可以看到,我们只需要对对应sink的qos赋值0即可。python里面可以这么写:

sink_localdisplay = Gst.ElementFactory.make("nveglglessink", "nvvideo-renderer")
sink_localdisplay.set_property("qos", 0)

可能8:drop-on-latency的设置

在TroubleShooting的网站上是这么写的:

For RTSP streaming input, if the input has high jitter the GStreamer rtpjitterbuffer element might drop packets which are late. Increase the latency property of rtspsrc, for deepstream-app set latency in [source*] group. Alternatively, if using RTSP type source (type=4) with deepstream-app, turn off drop-on-latency in deepstream_source_bin.c. These steps may add cumulative delay in frames reaching the renderer and memory accumulation in the rtpjitterbuffer if the pipeline is not fast enough.

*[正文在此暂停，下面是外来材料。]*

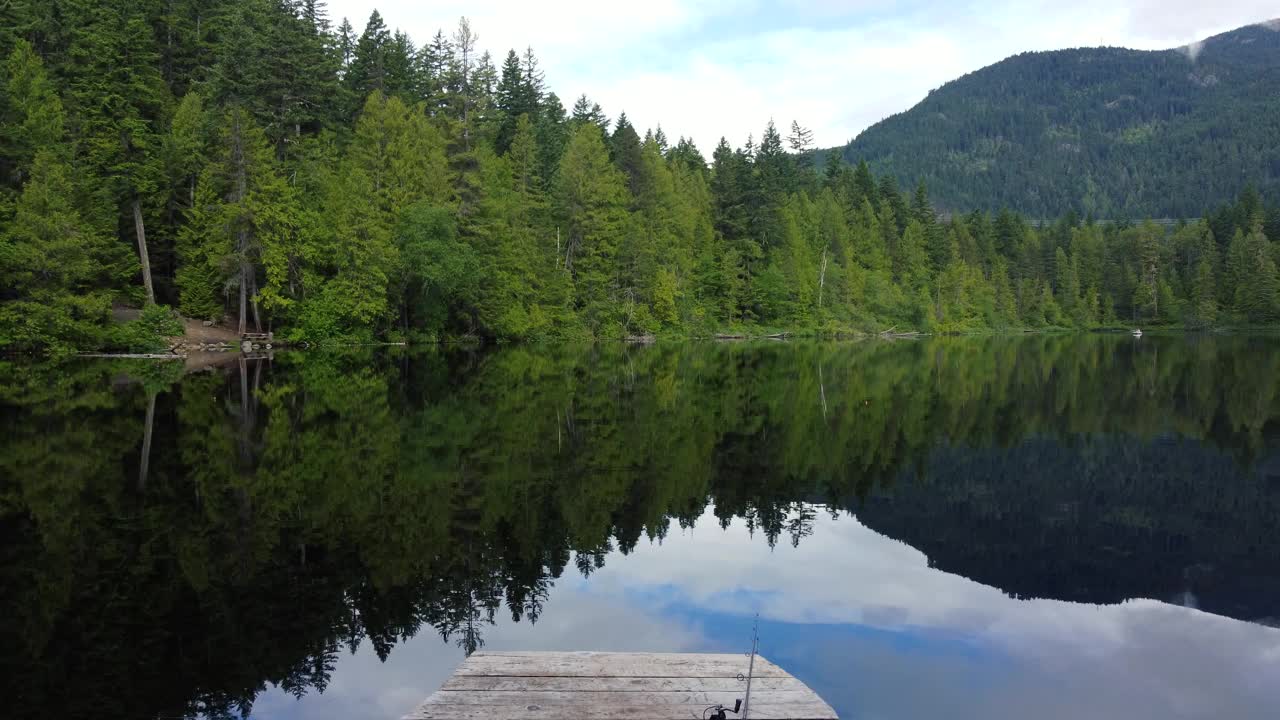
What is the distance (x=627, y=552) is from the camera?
38.9 feet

更深一步,我察了一下,Gstreamer关于rtspsrc的网页关于drop-on-latency的描述:

Tells the jitterbuffer to never exceed the given latency in size

也就是说,如果我们使用rtspsrc作为输入模块,那么设置drop-on-latency为0就可以防止jitterbuffer超过预设累计buffer。但如果我们使用uridecodebin就不要设置了,因为没有这个参数。

可能9:probe()函数

这个可能性是困惑我时间最长的,终于在这里找到明确的答案:

Pipeline unable to perform at real time
WARNING: A lot of buffers are being dropped. (13): gstbasesink.c(2902):
gst_base_sink_is_too_late (): /GstPipeline:pipeline0/GstEglGlesSink:nvvideo-renderer:
There may be a timestamping problem, or this computer is too slow.

Answer:
This could be thrown from any GStreamer app when the pipeline through-put is low
resulting in late buffers at the sink plugin.
This could be a hardware capability limitation or expensive software calls
that hinder pipeline buffer flow.
With python, there is a possibility for such an induced delay in software.
This is with regards to the probe() callbacks an user could leverage
for metadata extraction and other use-cases as demonstrated in our test-apps.

Please NOTE:
a) probe() callbacks are synchronous and thus holds the buffer
(info.get_buffer()) from traversing the pipeline until user return.
b) loops inside probe() callback could be costly in python.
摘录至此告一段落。